* **WRITTEN REQUEST 1**
Reproduce word for word all the rows that follow the forum thread below. Do not copy any part of the thread itself.

* **TEXT PASSAGE**
────

# Enabling 4GB RAM in XP SP2



## cjoyce1980 (Jul 17, 2007)

I've installed an extra 2GB of RAM in a DELL 745 to mae 4GB, but windows only sees 3GB and its says 4GB in the BIOS.

I've turned page file off and it only still sees 3GB.

How can i make it see this extra gig?


----------



## Wile E (Jul 17, 2007)

Short version = you can't. 

It has to do with the way the 32 bit OS addresses memory spaces.


----------



## HookeyStreet (Jul 17, 2007)

Wile E is correct, 4GB will never be 'shown' in Windows XP


----------



## theonetruewill (Jul 17, 2007)

Windows 32bit can only ever have just under 4GB in total memory. That includes virtual memory, RAM, and Gfx memory.


----------



## Wile E (Jul 17, 2007)

Yeah, you'll have to move to x64 Windows, to make use of it all.


----------



## mikey8684 (Jul 17, 2007)

I also have 4GB ram on XP MCE (32Bit) and VISTA Ultimate (64Bit) in a Dual boot and both say that I only have 3.25GB in the bios & system properties but in system information it says "Total Physical Memory = 4,096MB" ....

Does this mean that its like I only have 3GB installed or is coz of binary and such that it just cant be displayed in XP ... coz my Vista Ultimate says the same in the mentioned locations but its 64Bit, which I was under the impression that 64Bit could display 4GB or more.

────

* **DATA FOR THIS EXERCISE**
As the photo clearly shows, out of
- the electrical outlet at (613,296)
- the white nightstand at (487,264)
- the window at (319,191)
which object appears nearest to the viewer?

────

* **WRITTEN REQUEST 2**
In the forum thread on enabling 4GB of RAM, give the stretch from "I've installed an" through "this extra gig?" again, switching "page file" to "swap file".

* **PROBLEM SOLUTION 1**
As the photo clearly shows, out of
- the electrical outlet at (613,296)
- the white nightstand at (487,264)
- the window at (319,191)
which object appears nearest to the viewer?

* **PROBLEM SOLUTION 2**
I've installed an extra 2GB of RAM in a DELL 745 to mae 4GB, but windows only sees 3GB and its says 4GB in the BIOS.

I've turned swap file off and it only still sees 3GB.

How can i make it see this extra gig?